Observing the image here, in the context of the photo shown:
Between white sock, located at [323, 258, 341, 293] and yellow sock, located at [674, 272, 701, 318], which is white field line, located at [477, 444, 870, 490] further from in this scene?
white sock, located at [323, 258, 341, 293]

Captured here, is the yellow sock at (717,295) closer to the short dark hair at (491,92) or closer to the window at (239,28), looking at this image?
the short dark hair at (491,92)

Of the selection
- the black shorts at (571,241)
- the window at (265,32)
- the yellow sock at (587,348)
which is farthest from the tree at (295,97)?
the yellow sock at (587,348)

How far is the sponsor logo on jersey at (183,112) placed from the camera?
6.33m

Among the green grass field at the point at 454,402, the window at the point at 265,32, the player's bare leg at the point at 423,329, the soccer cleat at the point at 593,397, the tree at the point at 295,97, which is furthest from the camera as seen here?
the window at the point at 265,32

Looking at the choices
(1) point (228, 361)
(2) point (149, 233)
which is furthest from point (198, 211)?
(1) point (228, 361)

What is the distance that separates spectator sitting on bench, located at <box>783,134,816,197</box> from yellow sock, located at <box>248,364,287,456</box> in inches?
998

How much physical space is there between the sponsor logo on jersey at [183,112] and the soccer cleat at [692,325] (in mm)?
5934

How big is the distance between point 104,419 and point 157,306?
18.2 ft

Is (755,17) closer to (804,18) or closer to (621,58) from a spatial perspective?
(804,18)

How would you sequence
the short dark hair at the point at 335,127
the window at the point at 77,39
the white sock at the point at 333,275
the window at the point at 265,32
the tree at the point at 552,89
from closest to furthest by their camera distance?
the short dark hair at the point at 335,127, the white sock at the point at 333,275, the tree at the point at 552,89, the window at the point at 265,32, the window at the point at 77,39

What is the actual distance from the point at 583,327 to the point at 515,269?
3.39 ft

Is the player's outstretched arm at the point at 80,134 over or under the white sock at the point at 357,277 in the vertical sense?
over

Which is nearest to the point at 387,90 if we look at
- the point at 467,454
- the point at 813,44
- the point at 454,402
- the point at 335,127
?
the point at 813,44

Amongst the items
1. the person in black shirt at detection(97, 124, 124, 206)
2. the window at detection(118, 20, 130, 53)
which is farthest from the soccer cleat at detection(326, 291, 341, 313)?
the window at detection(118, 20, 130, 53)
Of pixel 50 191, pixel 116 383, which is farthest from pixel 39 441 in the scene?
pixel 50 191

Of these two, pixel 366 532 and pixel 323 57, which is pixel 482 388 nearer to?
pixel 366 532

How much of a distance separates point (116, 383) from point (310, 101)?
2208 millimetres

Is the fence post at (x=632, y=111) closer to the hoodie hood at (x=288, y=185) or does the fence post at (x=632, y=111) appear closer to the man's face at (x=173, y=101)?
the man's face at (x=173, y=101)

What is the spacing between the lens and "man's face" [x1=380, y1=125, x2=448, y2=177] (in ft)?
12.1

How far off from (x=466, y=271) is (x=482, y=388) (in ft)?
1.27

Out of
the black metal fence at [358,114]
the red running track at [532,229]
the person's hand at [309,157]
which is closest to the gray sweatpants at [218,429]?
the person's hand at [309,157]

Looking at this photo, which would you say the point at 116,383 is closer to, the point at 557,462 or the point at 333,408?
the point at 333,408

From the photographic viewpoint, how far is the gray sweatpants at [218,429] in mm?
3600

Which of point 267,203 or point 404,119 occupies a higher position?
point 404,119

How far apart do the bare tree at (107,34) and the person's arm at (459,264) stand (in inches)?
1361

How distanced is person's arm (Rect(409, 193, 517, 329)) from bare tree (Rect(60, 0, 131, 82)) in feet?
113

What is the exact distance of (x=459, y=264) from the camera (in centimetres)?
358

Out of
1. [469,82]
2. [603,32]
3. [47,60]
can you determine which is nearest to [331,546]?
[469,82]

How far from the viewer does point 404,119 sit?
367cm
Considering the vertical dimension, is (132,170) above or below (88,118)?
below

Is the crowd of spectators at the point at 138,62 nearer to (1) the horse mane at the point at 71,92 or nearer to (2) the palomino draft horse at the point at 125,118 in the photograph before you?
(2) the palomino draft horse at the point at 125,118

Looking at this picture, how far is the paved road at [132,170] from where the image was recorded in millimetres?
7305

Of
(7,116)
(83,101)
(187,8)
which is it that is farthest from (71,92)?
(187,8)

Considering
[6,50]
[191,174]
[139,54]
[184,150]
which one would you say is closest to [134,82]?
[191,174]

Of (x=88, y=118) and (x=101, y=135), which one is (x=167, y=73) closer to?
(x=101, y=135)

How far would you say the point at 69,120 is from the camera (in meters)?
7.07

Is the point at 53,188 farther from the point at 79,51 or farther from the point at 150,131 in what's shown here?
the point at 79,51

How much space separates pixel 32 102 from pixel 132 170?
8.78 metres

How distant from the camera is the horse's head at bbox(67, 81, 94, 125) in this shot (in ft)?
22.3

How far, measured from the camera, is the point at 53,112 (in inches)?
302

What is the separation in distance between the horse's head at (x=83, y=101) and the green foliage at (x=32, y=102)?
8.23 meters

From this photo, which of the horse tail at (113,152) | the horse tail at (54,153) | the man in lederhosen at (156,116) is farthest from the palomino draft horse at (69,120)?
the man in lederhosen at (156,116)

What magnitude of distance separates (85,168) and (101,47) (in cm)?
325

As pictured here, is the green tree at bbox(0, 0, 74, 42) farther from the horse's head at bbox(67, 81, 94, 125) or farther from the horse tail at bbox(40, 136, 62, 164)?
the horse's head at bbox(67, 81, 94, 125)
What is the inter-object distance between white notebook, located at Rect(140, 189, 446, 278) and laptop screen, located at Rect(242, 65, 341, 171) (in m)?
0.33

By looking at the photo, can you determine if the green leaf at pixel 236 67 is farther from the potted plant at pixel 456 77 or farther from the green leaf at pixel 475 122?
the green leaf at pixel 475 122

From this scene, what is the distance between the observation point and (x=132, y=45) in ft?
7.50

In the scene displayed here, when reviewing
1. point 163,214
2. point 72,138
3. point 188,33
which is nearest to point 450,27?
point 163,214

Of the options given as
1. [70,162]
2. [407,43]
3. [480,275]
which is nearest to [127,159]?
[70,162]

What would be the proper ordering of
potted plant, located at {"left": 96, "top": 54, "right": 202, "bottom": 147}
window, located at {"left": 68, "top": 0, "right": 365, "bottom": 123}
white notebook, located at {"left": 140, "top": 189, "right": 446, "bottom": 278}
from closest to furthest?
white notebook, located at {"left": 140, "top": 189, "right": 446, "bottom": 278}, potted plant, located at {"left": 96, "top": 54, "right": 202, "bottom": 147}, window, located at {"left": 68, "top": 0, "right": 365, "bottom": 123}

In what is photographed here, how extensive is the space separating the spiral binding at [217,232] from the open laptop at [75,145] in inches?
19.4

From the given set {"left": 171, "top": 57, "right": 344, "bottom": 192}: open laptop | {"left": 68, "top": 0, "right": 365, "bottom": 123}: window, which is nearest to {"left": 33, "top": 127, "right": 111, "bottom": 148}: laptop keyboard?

::::::

## [Aim of the task]
Type out all of the material again, word for word.

## [Exercise response]
Observing the image here, in the context of the photo shown:
Between white sock, located at [323, 258, 341, 293] and yellow sock, located at [674, 272, 701, 318], which is white field line, located at [477, 444, 870, 490] further from in this scene?
white sock, located at [323, 258, 341, 293]

Captured here, is the yellow sock at (717,295) closer to the short dark hair at (491,92) or closer to the window at (239,28), looking at this image?
the short dark hair at (491,92)

Of the selection
- the black shorts at (571,241)
- the window at (265,32)
- the yellow sock at (587,348)
which is farthest from the tree at (295,97)?
the yellow sock at (587,348)

How far is the sponsor logo on jersey at (183,112) placed from the camera?
6.33m

Among the green grass field at the point at 454,402, the window at the point at 265,32, the player's bare leg at the point at 423,329, the soccer cleat at the point at 593,397, the tree at the point at 295,97, which is furthest from the camera as seen here?
the window at the point at 265,32

Looking at the choices
(1) point (228, 361)
(2) point (149, 233)
which is furthest from point (198, 211)?
(1) point (228, 361)

What is the distance that separates spectator sitting on bench, located at <box>783,134,816,197</box> from yellow sock, located at <box>248,364,287,456</box> in inches?
998

How much physical space is there between the sponsor logo on jersey at [183,112] and the soccer cleat at [692,325] (in mm)?
5934

How big is the distance between point 104,419 and point 157,306?
18.2 ft

Is (755,17) closer to (804,18) or closer to (621,58) from a spatial perspective?
(804,18)

How would you sequence
the short dark hair at the point at 335,127
the window at the point at 77,39
the white sock at the point at 333,275
the window at the point at 265,32
the tree at the point at 552,89
from closest to furthest by their camera distance?
the short dark hair at the point at 335,127, the white sock at the point at 333,275, the tree at the point at 552,89, the window at the point at 265,32, the window at the point at 77,39

What is the actual distance from the point at 583,327 to the point at 515,269?
3.39 ft

Is the player's outstretched arm at the point at 80,134 over or under the white sock at the point at 357,277 in the vertical sense?
over

Which is nearest to the point at 387,90 if we look at
- the point at 467,454
- the point at 813,44
- the point at 454,402
- the point at 335,127
?
the point at 813,44

Amongst the items
1. the person in black shirt at detection(97, 124, 124, 206)
2. the window at detection(118, 20, 130, 53)
which is farthest from the soccer cleat at detection(326, 291, 341, 313)?
the window at detection(118, 20, 130, 53)
Of pixel 50 191, pixel 116 383, which is farthest from pixel 39 441 in the scene?
pixel 50 191

Of these two, pixel 366 532 and pixel 323 57, which is pixel 482 388 nearer to?
pixel 366 532

How much of a distance separates point (116, 383) from point (310, 101)?
2208 millimetres

Is the fence post at (x=632, y=111) closer to the hoodie hood at (x=288, y=185) or does the fence post at (x=632, y=111) appear closer to the man's face at (x=173, y=101)?
the man's face at (x=173, y=101)

What is the spacing between the lens and "man's face" [x1=380, y1=125, x2=448, y2=177] (in ft)?
12.1

How far off from (x=466, y=271) is (x=482, y=388) (in ft)?
1.27

Out of
the black metal fence at [358,114]
the red running track at [532,229]
the person's hand at [309,157]
which is closest to the gray sweatpants at [218,429]?
the person's hand at [309,157]

Looking at this photo, which would you say the point at 116,383 is closer to, the point at 557,462 or the point at 333,408?
the point at 333,408

From the photographic viewpoint, how far is the gray sweatpants at [218,429] in mm?
3600

Which of point 267,203 or point 404,119 occupies a higher position?
point 404,119

How far apart do the bare tree at (107,34) and the person's arm at (459,264) stand (in inches)?
1361

How distanced is person's arm (Rect(409, 193, 517, 329)) from bare tree (Rect(60, 0, 131, 82)) in feet?
113

What is the exact distance of (x=459, y=264) from the camera (in centimetres)?
358

Out of
1. [469,82]
2. [603,32]
3. [47,60]
can you determine which is nearest to [331,546]?
[469,82]

How far from the viewer does point 404,119 sit?
367cm
Considering the vertical dimension, is (132,170) above or below (88,118)?
below

Is the crowd of spectators at the point at 138,62 nearer to (1) the horse mane at the point at 71,92 or nearer to (2) the palomino draft horse at the point at 125,118 in the photograph before you?
(2) the palomino draft horse at the point at 125,118

Looking at this picture, how far is the paved road at [132,170] from where the image was recorded in millimetres?
7305

Of
(7,116)
(83,101)
(187,8)
which is it that is farthest from (71,92)?
(187,8)

Considering
[6,50]
[191,174]
[139,54]
[184,150]
which one would you say is closest to [134,82]?
[191,174]

Of (x=88, y=118) and (x=101, y=135), which one is (x=167, y=73) closer to?
(x=101, y=135)

How far would you say the point at 69,120 is from the camera (in meters)?
7.07

Is the point at 53,188 farther from the point at 79,51 or farther from the point at 150,131 in what's shown here?
the point at 79,51

How much space separates pixel 32 102 from pixel 132 170?
8.78 metres

How distant from the camera is the horse's head at bbox(67, 81, 94, 125) in this shot (in ft)?
22.3

How far, measured from the camera, is the point at 53,112 (in inches)?
302

What is the separation in distance between the horse's head at (x=83, y=101) and the green foliage at (x=32, y=102)?
8.23 meters

From this photo, which of the horse tail at (113,152) | the horse tail at (54,153) | the man in lederhosen at (156,116) is farthest from the palomino draft horse at (69,120)?
the man in lederhosen at (156,116)

What magnitude of distance separates (85,168) and (101,47) (in cm)?
325

As pictured here, is the green tree at bbox(0, 0, 74, 42) farther from the horse's head at bbox(67, 81, 94, 125) or farther from the horse tail at bbox(40, 136, 62, 164)?
the horse's head at bbox(67, 81, 94, 125)
What is the inter-object distance between white notebook, located at Rect(140, 189, 446, 278) and laptop screen, located at Rect(242, 65, 341, 171) (in m)?
0.33

By looking at the photo, can you determine if the green leaf at pixel 236 67 is farther from the potted plant at pixel 456 77 or farther from the green leaf at pixel 475 122?
the green leaf at pixel 475 122

From this scene, what is the distance between the observation point and (x=132, y=45) in ft?
7.50

In the scene displayed here, when reviewing
1. point 163,214
2. point 72,138
3. point 188,33
which is nearest to point 450,27?
point 163,214

Of the options given as
1. [70,162]
2. [407,43]
3. [480,275]
which is nearest to [127,159]?
[70,162]

What would be the proper ordering of
potted plant, located at {"left": 96, "top": 54, "right": 202, "bottom": 147}
window, located at {"left": 68, "top": 0, "right": 365, "bottom": 123}
white notebook, located at {"left": 140, "top": 189, "right": 446, "bottom": 278}
from closest to furthest?
white notebook, located at {"left": 140, "top": 189, "right": 446, "bottom": 278}, potted plant, located at {"left": 96, "top": 54, "right": 202, "bottom": 147}, window, located at {"left": 68, "top": 0, "right": 365, "bottom": 123}

In what is photographed here, how extensive is the space separating the spiral binding at [217,232] from the open laptop at [75,145] in inches?
19.4

From the given set {"left": 171, "top": 57, "right": 344, "bottom": 192}: open laptop | {"left": 68, "top": 0, "right": 365, "bottom": 123}: window, which is nearest to {"left": 33, "top": 127, "right": 111, "bottom": 148}: laptop keyboard?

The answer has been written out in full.